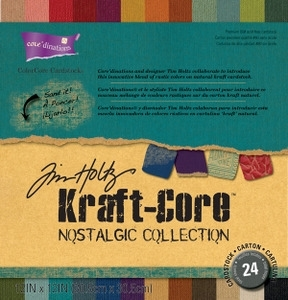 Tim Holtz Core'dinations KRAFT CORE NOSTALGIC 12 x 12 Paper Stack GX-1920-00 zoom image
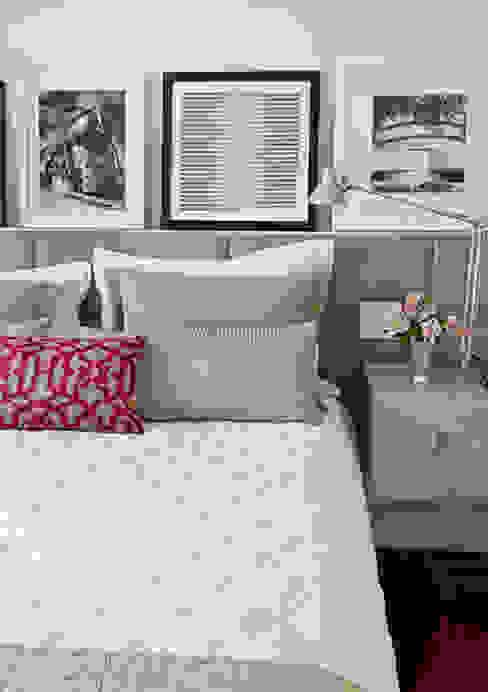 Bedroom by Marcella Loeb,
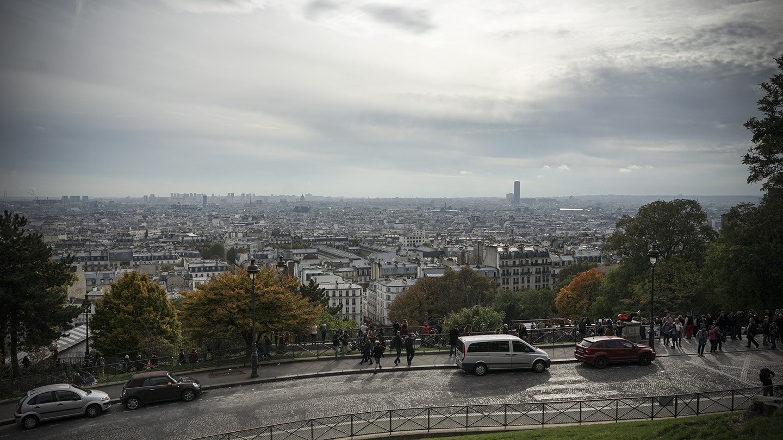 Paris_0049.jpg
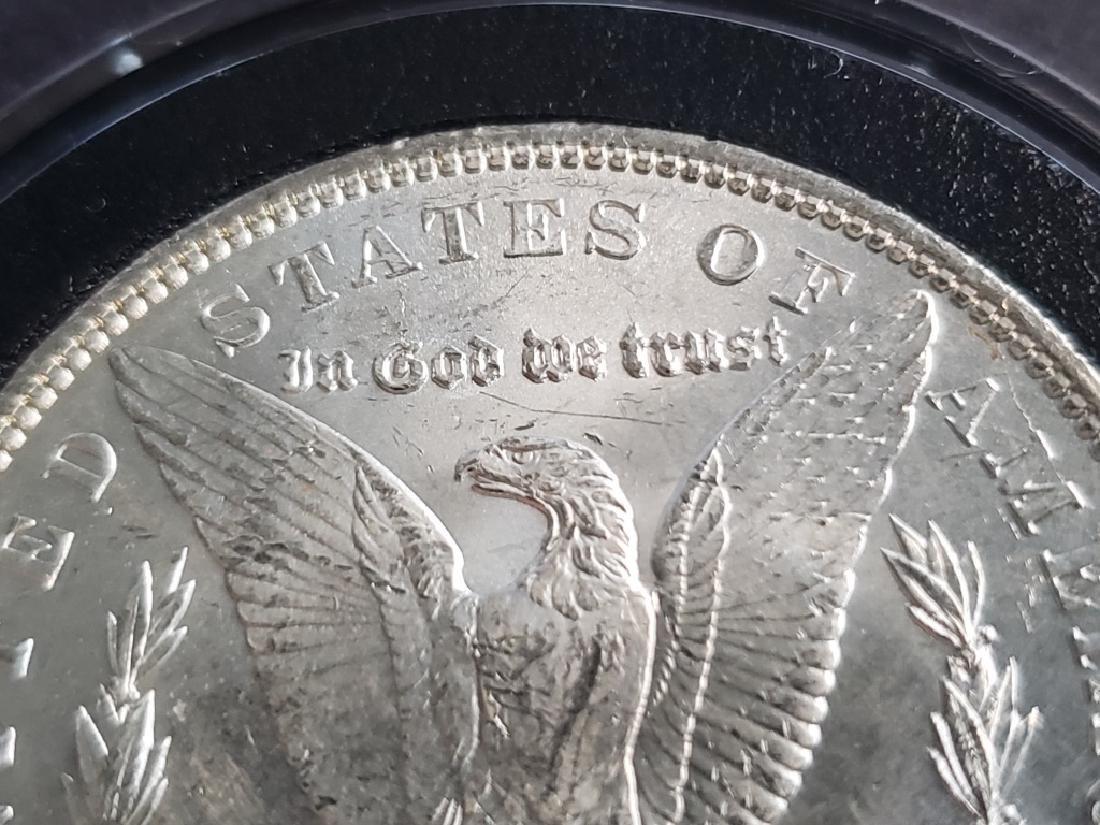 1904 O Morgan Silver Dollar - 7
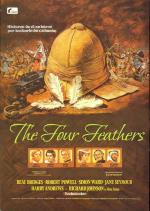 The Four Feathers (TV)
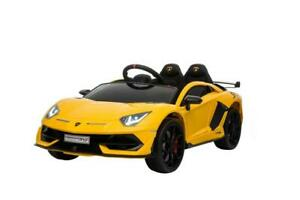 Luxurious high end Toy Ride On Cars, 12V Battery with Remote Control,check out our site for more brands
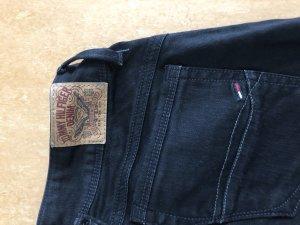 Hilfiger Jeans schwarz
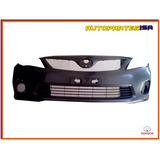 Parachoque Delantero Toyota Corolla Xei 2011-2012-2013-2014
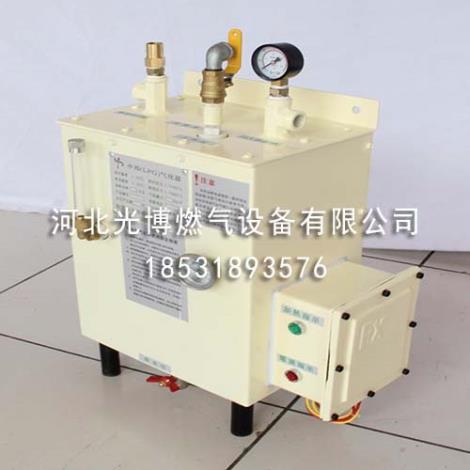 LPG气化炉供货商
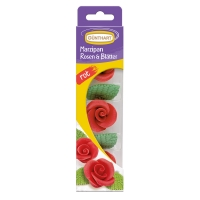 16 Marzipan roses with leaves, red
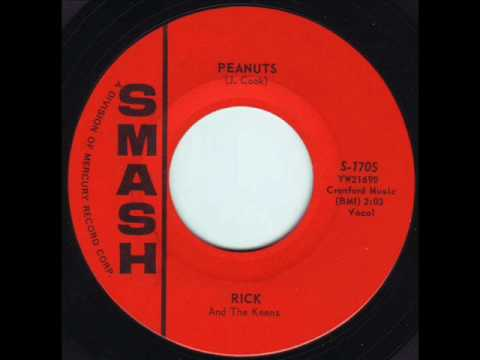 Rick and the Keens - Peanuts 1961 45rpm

-- -- --

Task prompt: Extract, word for word, each line from the top of the data down to and including the line with "Hilfiger Jeans schwarz"; skip the pictures.

Output:
 Tim Holtz Core'dinations KRAFT CORE NOSTALGIC 12 x 12 Paper Stack GX-1920-00 zoom image
 Bedroom by Marcella Loeb,
 Paris_0049.jpg
 1904 O Morgan Silver Dollar - 7
 The Four Feathers (TV)
 Luxurious high end Toy Ride On Cars, 12V Battery with Remote Control,check out our site for more brands
 Hilfiger Jeans schwarz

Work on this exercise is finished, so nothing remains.